L'iniziazione pagana ha imboccato la via della Magia, come tutte le iniziazioni rituali.
L'iniziazione cristiana quella del Misticismo, come tutte le iniziazioni meditative.
Trattoda " Pagine esoteriche" di Fernando Pessoa

martedì 13 settembre 2016

L'essenza di Cristo


Cristo è la rappresentazione simbolica, umanizzata del processo, che il paganesimo non racconta o non sa raccontare, per il quale la Realtà è  passata dal Caos e dalla Notte  (Destino) agli Dei.
Tra l'Informe, rappresentato dal duplice mistero della Notte e del Caos e il Formato, che ha inizio con il primo dio, c'è  un abisso causale la cui natura il sistema pagano taceva di proposito.
Fra gli  dei e Cristo c'è una differenza.
Gli dei sono reali e di carne, fatti di una propria carne; esistono come noi, ma a un livello superiore; agiscono come noi, ma in modo compiuto; nascono come noi, ma non hanno tramonto  (né crepuscolo) né imperfezione.
Cristo invece non esiste se non simbolicamente; è  nella sostanza, simbolico.
Cristo è nella sua stessa realtà un mito ed reale nella misura in cui è mitico.
È  solo simbolo ma simbolo di sé stesso.
È puro sogno che niente ha proiettato.
Il processo mentale cui si comprende Cristo non è umano.

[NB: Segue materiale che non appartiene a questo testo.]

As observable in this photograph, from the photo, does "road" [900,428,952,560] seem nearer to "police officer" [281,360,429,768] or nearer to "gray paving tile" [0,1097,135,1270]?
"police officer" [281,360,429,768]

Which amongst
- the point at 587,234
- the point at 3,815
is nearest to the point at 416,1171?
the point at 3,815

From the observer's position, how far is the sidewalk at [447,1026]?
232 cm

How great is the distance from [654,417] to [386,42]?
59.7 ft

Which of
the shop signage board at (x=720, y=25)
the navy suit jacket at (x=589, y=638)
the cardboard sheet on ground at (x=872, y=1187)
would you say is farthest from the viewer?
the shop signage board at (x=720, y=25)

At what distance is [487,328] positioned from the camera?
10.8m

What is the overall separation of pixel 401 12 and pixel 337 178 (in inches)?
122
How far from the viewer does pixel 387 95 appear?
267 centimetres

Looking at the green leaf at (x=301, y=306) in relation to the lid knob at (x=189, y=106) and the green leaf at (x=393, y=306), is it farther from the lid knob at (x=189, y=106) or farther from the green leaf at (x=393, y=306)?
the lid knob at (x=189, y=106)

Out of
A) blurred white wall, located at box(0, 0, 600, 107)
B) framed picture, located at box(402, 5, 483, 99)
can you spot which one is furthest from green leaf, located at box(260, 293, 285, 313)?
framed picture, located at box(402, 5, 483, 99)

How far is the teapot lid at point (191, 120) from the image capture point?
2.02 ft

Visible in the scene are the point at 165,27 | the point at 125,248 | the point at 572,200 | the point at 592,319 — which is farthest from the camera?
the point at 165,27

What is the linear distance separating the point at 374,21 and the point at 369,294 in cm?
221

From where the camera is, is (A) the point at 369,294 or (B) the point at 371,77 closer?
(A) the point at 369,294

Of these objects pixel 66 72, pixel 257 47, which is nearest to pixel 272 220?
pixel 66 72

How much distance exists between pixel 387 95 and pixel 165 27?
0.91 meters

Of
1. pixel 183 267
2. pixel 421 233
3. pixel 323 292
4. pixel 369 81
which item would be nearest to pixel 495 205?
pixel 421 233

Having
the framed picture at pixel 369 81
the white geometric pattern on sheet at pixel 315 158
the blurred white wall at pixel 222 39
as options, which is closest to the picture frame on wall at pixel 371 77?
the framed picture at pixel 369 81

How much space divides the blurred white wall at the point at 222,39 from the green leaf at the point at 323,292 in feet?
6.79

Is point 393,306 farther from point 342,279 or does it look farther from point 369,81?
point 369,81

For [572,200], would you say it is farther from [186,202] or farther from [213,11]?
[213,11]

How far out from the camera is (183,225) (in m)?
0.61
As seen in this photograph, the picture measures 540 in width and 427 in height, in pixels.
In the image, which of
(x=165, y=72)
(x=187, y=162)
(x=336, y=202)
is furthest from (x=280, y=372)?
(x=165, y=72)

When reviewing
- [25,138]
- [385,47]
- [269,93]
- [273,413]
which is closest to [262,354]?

Gli  stessi dei non lo comprendono.
Cristo il Logos non può essere compreso: appartiene a un'altra realtà.
Cristo è l'intermediario assoluto
Il Verbo che non è pronunciato, cosa impossibile.
La ragione non raggiunge il Logos perché lì non c'è  ragione.
Tanto il Cristianesimo quanto il Buddhismo sono crimini contro l'umanità, perché crimini contro le leggi divine.
Sono tentativi, fra tutti i sacrilegi, di rivelare l'irrivelabile; di rendere pubblico ciò che per natura, una volta reso pubblico, non  è più quello che è.
É come un gioiello o un fiore, il cui meraviglioso colore potesse esistere solo di notte, scomparendo al sopraggiungere di quella luce che pure potrebbe renderlo visibile.
Non si può volgarizzare il mistero, perché, così come il segreto, una volta rivelato, non è più tale e perde la virtù mistica di segreto, allo stesso modo i misteri, una volta rivelati, non sono davvero rivelati.
Ha detto bene Tertulliano: rivelarli significa distruggerli.
Quando si legge in libri come quelli dei Rosacroce che il sentimento (che non è il sentimento che  proviamo in quanto uomini) è più veritiero della ragione.
Si tratta di un'altra forma di coscienza che non esiste neppure abbozzata nell'anima umana.
Il mistero di Cristo non può essere rivelato perché nell'anima umana non vi sono facoltà per comprendere questa rivelazione.
(La Bibbia, trattato di alchimia, è come tutti i trattati di alchimia un'opera scritta in cifra trascendentale)
Dire che Cristo è un simbolo del Sole significa rovesciare i termini del processo di iniziazione.
È il Sole a essere il simbolo di Cristo.
In altre parole, Cristo è la realtà e il Sole è l'illusione, (perché il sole è materia e la materia è  illusione), Cristo è la luce e il Sole è l'Ombra ("La luce è  l'ombra di Dio" A. Einstein).